Monday, June 05, 2023

Vouchers and Taxes: Do they Subsidize Religious Education?

Some would argue that school choice results in non-believers being taxed to fund religious educations for believers. That somehow this is unfair to unbelievers. Is that true? Is this preferential funding of religion?

From a law and economics perspective, how should we think about this issue? 

Might it be the other way around?


Michael McConnell and Richard Posner, take the position that equal funding of school choice is necessary for neutrality. They explain the economic impact of school choice this way:


No one is taxed to support the religious education of another; rather, each person pays one lifetime's worth of taxes earmarked for education and in return receives (in advance) one education. Of course, things would not work out as neatly in practice as they do in this very abstract model. There would still be a subsidy from rich to poor…. But there would be no systematic transfer of wealth from individuals who attend religious schools to those who do not. On the contrary, to force individuals to pay education taxes but deny them education financing because they have chosen a religious school brings about a systematic transfer of wealth from the religious to the nonreligious.

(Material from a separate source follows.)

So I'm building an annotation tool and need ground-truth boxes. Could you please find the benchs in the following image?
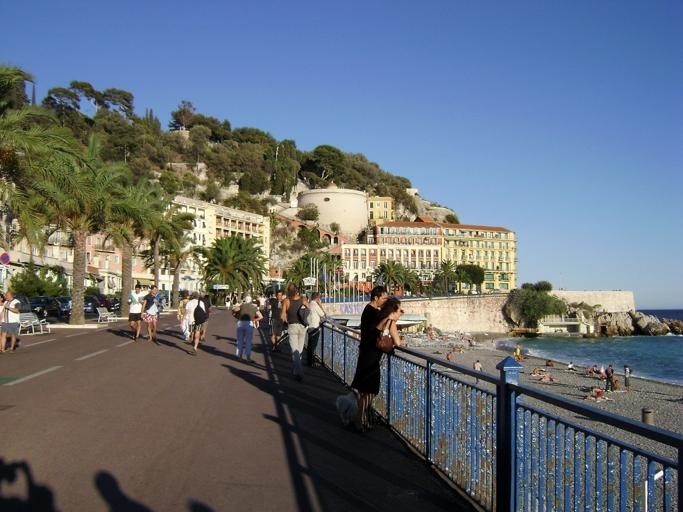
[96,307,117,323]
[18,312,50,336]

[McConnell & Posner, An Economic Approach to Issues of Religious Freedom, 56 U. Chi. L.Rev. 1, 18 (1989).]
 
 McConnell and Posner thus view k-12 education as a benefit to each child (not to their parents). Each person (each child) receives one government-paid education at the school of his or her choice; each person then pays a lifetime of taxes to repay the educational “loan.” No one is taxed to pay for someone else’s “religious” indoctrination.

Everyone receives what amounts to a government loan for a k-12 education and everyone pays a lifetime of taxes to pay back that loan.